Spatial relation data
* * * * * * * * *

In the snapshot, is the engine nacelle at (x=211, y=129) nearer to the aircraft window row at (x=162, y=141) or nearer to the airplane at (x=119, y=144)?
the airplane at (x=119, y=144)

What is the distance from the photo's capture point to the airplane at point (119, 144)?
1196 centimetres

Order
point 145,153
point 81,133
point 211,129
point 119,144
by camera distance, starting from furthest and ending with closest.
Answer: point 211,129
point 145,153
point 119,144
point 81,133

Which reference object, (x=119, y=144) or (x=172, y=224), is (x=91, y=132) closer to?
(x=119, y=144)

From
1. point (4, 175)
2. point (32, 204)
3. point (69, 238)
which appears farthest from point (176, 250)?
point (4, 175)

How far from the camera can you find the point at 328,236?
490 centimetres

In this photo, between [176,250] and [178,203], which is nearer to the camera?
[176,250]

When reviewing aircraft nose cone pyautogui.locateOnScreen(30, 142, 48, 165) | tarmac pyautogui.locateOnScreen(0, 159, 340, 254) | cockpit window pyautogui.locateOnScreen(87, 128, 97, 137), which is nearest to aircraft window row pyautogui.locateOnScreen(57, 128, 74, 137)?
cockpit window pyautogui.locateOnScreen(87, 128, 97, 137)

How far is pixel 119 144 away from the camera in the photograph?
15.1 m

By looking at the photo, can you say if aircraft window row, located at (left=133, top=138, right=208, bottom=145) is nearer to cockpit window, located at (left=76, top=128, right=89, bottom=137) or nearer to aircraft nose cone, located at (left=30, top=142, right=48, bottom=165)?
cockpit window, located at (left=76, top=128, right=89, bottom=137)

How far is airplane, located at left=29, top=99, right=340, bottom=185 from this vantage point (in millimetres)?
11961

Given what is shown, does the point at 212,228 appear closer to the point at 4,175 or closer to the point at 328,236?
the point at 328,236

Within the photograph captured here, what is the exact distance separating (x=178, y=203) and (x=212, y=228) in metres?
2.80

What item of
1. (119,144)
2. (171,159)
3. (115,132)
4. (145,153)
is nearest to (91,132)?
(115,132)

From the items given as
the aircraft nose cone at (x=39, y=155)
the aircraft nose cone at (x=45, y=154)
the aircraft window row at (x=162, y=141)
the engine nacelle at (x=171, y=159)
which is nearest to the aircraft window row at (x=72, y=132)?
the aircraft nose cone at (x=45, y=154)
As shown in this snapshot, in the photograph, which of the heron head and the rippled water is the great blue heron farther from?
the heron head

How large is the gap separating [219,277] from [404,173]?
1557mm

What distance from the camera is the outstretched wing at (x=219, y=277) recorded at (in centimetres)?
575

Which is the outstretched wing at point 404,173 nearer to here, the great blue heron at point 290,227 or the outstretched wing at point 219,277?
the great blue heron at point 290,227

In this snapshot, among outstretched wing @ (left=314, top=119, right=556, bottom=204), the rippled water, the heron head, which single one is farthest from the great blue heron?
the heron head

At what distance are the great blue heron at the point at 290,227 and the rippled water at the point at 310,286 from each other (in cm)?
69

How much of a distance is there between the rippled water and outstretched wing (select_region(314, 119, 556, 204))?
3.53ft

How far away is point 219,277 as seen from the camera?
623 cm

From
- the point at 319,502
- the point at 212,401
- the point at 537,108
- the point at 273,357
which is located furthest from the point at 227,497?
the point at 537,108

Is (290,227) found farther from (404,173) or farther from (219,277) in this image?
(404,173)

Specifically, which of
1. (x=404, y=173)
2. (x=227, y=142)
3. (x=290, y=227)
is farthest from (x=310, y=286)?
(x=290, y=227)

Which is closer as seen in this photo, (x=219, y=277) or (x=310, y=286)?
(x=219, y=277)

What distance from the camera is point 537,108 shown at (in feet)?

* * * * * * * * *

Convert every line of the material above into a numbered list, omitting the blank lines.

1. In the snapshot, is the engine nacelle at (x=211, y=129) nearer to the aircraft window row at (x=162, y=141) or nearer to the airplane at (x=119, y=144)?
2. the airplane at (x=119, y=144)
3. What is the distance from the photo's capture point to the airplane at point (119, 144)?
4. 1196 centimetres
5. Order
6. point 145,153
7. point 81,133
8. point 211,129
9. point 119,144
10. by camera distance, starting from furthest and ending with closest.
11. Answer: point 211,129
12. point 145,153
13. point 119,144
14. point 81,133
15. Which reference object, (x=119, y=144) or (x=172, y=224), is (x=91, y=132) closer to?
16. (x=119, y=144)
17. From
18. 1. point (4, 175)
19. 2. point (32, 204)
20. 3. point (69, 238)
21. which appears farthest from point (176, 250)?
22. point (4, 175)
23. How far from the camera can you find the point at 328,236?
24. 490 centimetres
25. In this photo, between [176,250] and [178,203], which is nearer to the camera?
26. [176,250]
27. When reviewing aircraft nose cone pyautogui.locateOnScreen(30, 142, 48, 165) | tarmac pyautogui.locateOnScreen(0, 159, 340, 254) | cockpit window pyautogui.locateOnScreen(87, 128, 97, 137), which is nearest to aircraft window row pyautogui.locateOnScreen(57, 128, 74, 137)?
28. cockpit window pyautogui.locateOnScreen(87, 128, 97, 137)
29. How far is pixel 119 144 away from the camera in the photograph?
30. 15.1 m
31. By looking at the photo, can you say if aircraft window row, located at (left=133, top=138, right=208, bottom=145) is nearer to cockpit window, located at (left=76, top=128, right=89, bottom=137) or nearer to aircraft nose cone, located at (left=30, top=142, right=48, bottom=165)?
32. cockpit window, located at (left=76, top=128, right=89, bottom=137)
33. How far is airplane, located at left=29, top=99, right=340, bottom=185 from this vantage point (in millimetres)?
34. 11961
35. Given what is shown, does the point at 212,228 appear closer to the point at 4,175 or closer to the point at 328,236?
36. the point at 328,236
37. Within the photograph captured here, what is the exact distance separating (x=178, y=203) and (x=212, y=228) in metres?
38. 2.80
39. What item of
40. 1. (119,144)
41. 2. (171,159)
42. 3. (115,132)
43. 4. (145,153)
44. is nearest to (91,132)?
45. (115,132)
46. From the items given as
47. the aircraft nose cone at (x=39, y=155)
48. the aircraft nose cone at (x=45, y=154)
49. the aircraft window row at (x=162, y=141)
50. the engine nacelle at (x=171, y=159)
51. which is nearest to the aircraft window row at (x=72, y=132)?
52. the aircraft nose cone at (x=45, y=154)
53. As shown in this snapshot, in the photograph, which of the heron head and the rippled water is the great blue heron farther from?
54. the heron head
55. How large is the gap separating [219,277] from [404,173]?
56. 1557mm
57. What distance from the camera is the outstretched wing at (x=219, y=277) recorded at (in centimetres)?
58. 575
59. Which is the outstretched wing at point 404,173 nearer to here, the great blue heron at point 290,227 or the outstretched wing at point 219,277?
60. the great blue heron at point 290,227
61. In this snapshot, among outstretched wing @ (left=314, top=119, right=556, bottom=204), the rippled water, the heron head, which single one is farthest from the great blue heron?
62. the heron head
63. At what distance are the great blue heron at the point at 290,227 and the rippled water at the point at 310,286 from each other (in cm)?
64. 69
65. How much of a distance is there between the rippled water and outstretched wing (select_region(314, 119, 556, 204))?
66. 3.53ft
67. How far away is point 219,277 as seen from the camera?
68. 623 cm
69. From
70. - the point at 319,502
71. - the point at 212,401
72. - the point at 537,108
73. - the point at 273,357
74. which is located furthest from the point at 227,497?
75. the point at 537,108
76. Is (290,227) found farther from (404,173) or farther from (219,277) in this image?
77. (404,173)
78. Specifically, which of
79. 1. (x=404, y=173)
80. 2. (x=227, y=142)
81. 3. (x=290, y=227)
82. is farthest from (x=310, y=286)?
83. (x=290, y=227)
84. Which is closer as seen in this photo, (x=219, y=277) or (x=310, y=286)?
85. (x=219, y=277)
86. What distance from the camera is point 537,108 shown at (in feet)?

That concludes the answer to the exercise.